▸ **TASK REQUIREMENTS**:
1. List every form of promotion that the yard sale tips name as a way to draw people to a sale.
2. Write the next part of the yard sale tips, picking up after the last sentence.

▸ **TEXT SEGMENT**:
** Begin **

Of course, if you're not moving, you can't call it a moving sale! But you might try a clever name like "The Big Sale on Brown Street" or "The Big Clean-Out!" I'd be curious and more likely to check it out.

Pricing and Dicing


I recently read an article saying that the most successful yard sales ditch the price tags altogether. That leaves room for bargaining -- you can kick it up higher and go down. That's all well and good if you are the only one working the sale. But if you have friends helping you, tags really help! Paul and Bonnie did have things priced. Yes, they were willing to deal, but it made it much easier for the helpers to know where things were going.


 

It's a Sign!


If you expect people to come to your sale, promotion helps. Whether its a note on Craig's list, a facebook post or an ad, it all helps. Better still are really good signs. People need to know where they are going -- and it doesn't mean just putting a sign on your street corner and in front of the house. It means on the main intersections that lead to your space. I am convinced that the signs bring them in, no matter what. And if you decide to extend an extra day and all your other promotion doesn't have that, updating signs can still bring 'em in.

** End **

▸ **SUPPLIED MATERIAL**:
** Begin **

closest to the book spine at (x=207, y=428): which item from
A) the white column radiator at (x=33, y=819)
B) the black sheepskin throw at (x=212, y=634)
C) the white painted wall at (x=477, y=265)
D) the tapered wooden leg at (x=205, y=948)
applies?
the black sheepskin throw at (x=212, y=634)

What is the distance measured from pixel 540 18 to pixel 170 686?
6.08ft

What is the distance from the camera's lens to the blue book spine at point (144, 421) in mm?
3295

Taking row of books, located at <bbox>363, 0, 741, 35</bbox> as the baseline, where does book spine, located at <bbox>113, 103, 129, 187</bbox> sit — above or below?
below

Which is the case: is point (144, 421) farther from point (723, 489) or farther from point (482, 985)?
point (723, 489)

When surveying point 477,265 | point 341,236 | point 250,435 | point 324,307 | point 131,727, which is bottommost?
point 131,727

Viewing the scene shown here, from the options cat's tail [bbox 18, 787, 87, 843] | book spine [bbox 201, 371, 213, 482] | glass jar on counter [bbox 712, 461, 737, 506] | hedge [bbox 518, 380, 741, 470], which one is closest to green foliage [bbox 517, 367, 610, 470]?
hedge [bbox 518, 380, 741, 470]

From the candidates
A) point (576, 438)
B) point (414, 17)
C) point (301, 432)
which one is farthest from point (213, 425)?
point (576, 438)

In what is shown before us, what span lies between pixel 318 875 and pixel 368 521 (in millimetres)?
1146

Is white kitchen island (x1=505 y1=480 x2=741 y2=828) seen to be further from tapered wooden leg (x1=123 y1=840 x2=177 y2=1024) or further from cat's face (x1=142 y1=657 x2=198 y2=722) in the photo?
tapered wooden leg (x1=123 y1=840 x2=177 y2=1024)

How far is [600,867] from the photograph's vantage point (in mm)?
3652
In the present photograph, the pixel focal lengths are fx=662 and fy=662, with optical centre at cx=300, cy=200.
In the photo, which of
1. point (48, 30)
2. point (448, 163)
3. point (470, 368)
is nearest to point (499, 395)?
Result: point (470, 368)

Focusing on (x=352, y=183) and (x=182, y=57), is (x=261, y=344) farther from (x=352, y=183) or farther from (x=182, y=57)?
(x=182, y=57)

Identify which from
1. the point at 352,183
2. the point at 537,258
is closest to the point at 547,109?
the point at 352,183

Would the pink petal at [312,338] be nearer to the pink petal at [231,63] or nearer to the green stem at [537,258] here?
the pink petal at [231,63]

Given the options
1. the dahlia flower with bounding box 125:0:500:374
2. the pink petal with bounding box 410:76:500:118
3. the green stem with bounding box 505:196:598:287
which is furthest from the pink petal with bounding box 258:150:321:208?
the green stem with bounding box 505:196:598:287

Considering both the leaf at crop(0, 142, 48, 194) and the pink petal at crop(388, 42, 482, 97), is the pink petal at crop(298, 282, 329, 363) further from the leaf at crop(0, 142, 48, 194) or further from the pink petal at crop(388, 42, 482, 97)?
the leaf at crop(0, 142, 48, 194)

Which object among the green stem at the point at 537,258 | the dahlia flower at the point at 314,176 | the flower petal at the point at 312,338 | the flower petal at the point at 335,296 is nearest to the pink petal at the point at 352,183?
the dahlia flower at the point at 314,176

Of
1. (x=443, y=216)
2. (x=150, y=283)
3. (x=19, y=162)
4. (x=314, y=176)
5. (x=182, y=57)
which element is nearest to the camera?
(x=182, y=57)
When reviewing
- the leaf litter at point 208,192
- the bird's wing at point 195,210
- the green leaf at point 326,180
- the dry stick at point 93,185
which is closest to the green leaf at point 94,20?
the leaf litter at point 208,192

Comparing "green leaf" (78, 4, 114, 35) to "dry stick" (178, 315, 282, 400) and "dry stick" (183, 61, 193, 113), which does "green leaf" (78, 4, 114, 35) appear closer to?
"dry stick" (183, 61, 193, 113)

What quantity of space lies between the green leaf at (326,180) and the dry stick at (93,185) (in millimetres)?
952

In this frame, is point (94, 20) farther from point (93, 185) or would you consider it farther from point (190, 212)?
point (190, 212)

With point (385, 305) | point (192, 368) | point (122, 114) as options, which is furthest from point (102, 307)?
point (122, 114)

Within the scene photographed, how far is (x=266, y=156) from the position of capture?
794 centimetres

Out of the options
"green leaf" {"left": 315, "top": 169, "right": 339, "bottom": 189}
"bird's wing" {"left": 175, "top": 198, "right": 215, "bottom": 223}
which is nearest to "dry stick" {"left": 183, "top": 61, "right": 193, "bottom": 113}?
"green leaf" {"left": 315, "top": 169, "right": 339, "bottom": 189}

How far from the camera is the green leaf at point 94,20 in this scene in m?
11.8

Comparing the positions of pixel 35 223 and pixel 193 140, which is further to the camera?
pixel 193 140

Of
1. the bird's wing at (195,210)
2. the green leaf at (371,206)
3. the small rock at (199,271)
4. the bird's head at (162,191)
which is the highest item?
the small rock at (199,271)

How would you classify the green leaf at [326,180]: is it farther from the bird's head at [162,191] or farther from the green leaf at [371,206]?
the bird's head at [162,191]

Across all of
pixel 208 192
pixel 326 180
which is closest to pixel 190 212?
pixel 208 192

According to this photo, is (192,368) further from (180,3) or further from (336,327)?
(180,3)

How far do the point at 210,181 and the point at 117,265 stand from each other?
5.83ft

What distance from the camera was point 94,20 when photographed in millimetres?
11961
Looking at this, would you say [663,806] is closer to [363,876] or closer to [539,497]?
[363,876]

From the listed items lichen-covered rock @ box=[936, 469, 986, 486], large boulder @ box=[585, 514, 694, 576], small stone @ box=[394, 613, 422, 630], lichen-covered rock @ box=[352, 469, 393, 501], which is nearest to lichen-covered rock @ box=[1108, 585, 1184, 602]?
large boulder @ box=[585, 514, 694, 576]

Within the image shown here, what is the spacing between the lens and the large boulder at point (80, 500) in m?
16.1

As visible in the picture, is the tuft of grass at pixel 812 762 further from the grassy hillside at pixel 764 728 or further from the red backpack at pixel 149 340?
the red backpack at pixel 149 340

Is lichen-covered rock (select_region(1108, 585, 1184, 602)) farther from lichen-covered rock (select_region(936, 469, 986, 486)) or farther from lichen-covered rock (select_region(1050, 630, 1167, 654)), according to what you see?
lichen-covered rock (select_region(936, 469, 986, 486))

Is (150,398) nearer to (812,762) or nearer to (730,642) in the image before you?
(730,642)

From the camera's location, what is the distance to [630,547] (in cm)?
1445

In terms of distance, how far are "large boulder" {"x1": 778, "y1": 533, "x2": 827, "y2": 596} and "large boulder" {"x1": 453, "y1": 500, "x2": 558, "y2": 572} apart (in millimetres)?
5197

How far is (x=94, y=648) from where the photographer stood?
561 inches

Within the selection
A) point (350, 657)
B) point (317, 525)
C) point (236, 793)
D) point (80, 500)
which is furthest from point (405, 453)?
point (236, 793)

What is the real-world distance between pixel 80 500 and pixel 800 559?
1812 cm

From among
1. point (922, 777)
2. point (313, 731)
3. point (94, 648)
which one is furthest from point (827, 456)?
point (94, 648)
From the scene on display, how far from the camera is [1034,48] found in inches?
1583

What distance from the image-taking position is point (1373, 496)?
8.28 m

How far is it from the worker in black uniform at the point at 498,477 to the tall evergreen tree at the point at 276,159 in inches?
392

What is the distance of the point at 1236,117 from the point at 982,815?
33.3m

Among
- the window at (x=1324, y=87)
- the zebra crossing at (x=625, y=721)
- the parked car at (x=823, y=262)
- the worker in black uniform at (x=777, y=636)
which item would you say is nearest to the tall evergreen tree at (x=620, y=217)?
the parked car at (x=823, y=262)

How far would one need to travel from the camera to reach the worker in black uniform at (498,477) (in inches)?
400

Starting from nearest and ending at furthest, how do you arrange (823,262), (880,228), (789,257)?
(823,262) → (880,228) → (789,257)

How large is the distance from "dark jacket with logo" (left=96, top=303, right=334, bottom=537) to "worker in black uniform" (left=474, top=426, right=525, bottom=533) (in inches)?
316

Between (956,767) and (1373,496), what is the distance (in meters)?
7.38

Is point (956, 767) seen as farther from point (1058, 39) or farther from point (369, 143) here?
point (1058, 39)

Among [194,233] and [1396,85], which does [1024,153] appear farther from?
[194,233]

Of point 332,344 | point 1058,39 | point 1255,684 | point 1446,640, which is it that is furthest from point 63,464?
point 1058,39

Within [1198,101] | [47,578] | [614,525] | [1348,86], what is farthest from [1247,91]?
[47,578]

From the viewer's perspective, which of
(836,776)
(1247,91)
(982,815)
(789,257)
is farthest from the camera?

** End **

▸ **RESULTS IN ORDER**:
1.
- A note on Craig's list
- A facebook post
- An ad
- Signs

2.
Sunday, Sunday.


How many yard, estate or moving sales do you see on a Sunday? I don't see many. The sale I was working at was originally on Friday and Saturday. But there was still a lot left. So Saturday night it went into the garage and came out Sunday morning -- with no other promotion except modified signs. It was busy from opening at 11 till closing at 3. Even as we packed up after, people were still there. If I ever do one of these, Sunday will be in the plan.

 Organization Helps


You may not have lot of tables -- I know I wouldn't! But using tarps or vinyl tablecloths on the ground will help keep your items relatively nice. Labeled bins, organizing by topic (kitchen items here, books there, children's things here, holiday there, etc.) will help your shoppers find more of what they are looking for. You are essentially opening a store for two or three days. Use your space! Things on the lawn and in the driveway make it look like you have a lot -- and might be more worth stopping at than the place down the street!


 

Work the Floor


How many times have you been to a sale and the people who are there sit in the garage and unless you come up to them, they make no move to be friendly, say hello or even try to chat. Paul said something I will never forget -- "Every person who gets something gets a story with it." We all have stories for our stuff. Share some of those. I don't know if it was Paul, the item or the story -- but those people were buying. And the more they buy, the less to haul away!

 

Let's Make a Deal!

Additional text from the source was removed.